### 提示文
_ _ _ _

前髪の隙間から覗く悲しそうな顔に心苦しくなったが、だからと言って俺には払えるお金がない。
扉を閉めて、落ち込んでくる気持ちを断ち切った。
630ナインボール・前 7/8:2008/12/09(火) 22:45:08 ID:2DINqU44
 玄関からベッドまでを一直線に突き進み、うつぶせに、俺はシーツの上にダイブする。
スプリングが軋んで音をたてた。
ベッドに顔をうずめて一息つく。
なんとか一命をとりとめた。
逆境にめげず、よくやった俺。
そのままごろんとベットを転がって、違和感に気付いた。
伸びたシーツと、折り目正しく畳まれた布団。
自分じゃ滅多にこうしない。
大きな胸に邪魔されながら、髪の長いメイドが布団を畳んでいる光景を思い浮かべた。
可愛かったな、真琴さん。
グラビアアイドルみたいなおっぱいだった。
もし今の俺にもうちょっと金があったら、追い返しはしなかったかもしれない。
しばらく一人でニヤけていて、ふと茶髪のツインテールを思い出した。
あまり時間の経たないうちにメールしておくか。
恐らくは盛大に誤解している筈だから。
携帯を手にとって、苦心しながら何度か文面を打ち込んだが、なかなか上手くいかない。
そのうち諦めて、煙草に火をつけた。
最後の一本だった。
咥え煙草をくゆらせて、メールを打ちながら考える。
今まであまり気にした事は無かったが、真琴さんに比べると随分自己主張の弱い胸だよな、愛理って。
気付くと零れ落ちそうになっていた燃えカスを灰皿に押し付けると、俺は部屋を出た。
一度消した煙草にも、もう一度火のつけられる事を、あのメイドは知らなかったらしい。
ご丁寧に灰皿まで綺麗にされていた。
320円で購入可能な安らぎを補充せねばならない。
小銭しか入っていない財布をポケットに捻じ込み、踵の潰れた靴をつっかけ、吹きさらしの階段を、
いつものように3階分下った俺は、そこでフリーズした。

_ _ _ _

### データ欄
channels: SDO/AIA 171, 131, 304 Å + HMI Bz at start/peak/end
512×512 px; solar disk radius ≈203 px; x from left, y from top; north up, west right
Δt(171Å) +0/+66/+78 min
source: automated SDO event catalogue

_ _ _ _

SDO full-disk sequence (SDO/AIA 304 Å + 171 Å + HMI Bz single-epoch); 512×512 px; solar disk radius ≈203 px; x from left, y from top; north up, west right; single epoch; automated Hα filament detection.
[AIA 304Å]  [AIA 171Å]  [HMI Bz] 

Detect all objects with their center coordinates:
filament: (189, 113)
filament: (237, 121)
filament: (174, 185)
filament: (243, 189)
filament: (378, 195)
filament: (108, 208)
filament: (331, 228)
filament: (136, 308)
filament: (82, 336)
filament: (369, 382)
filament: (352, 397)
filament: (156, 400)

_ _ _ _

### 課題の目的
提示文のうち、「スプリングが軋んで音をたてた。」から「あまり時間の経たないうちにメールしておくか。」に至るまでの全体を、一字も変えずに書き写して出力せよ。 解答には提示文だけを用いること。

### この問題の解答
スプリングが軋んで音をたてた。
ベッドに顔をうずめて一息つく。
なんとか一命をとりとめた。
逆境にめげず、よくやった俺。
そのままごろんとベットを転がって、違和感に気付いた。
伸びたシーツと、折り目正しく畳まれた布団。
自分じゃ滅多にこうしない。
大きな胸に邪魔されながら、髪の長いメイドが布団を畳んでいる光景を思い浮かべた。
可愛かったな、真琴さん。
グラビアアイドルみたいなおっぱいだった。
もし今の俺にもうちょっと金があったら、追い返しはしなかったかもしれない。
しばらく一人でニヤけていて、ふと茶髪のツインテールを思い出した。
あまり時間の経たないうちにメールしておくか。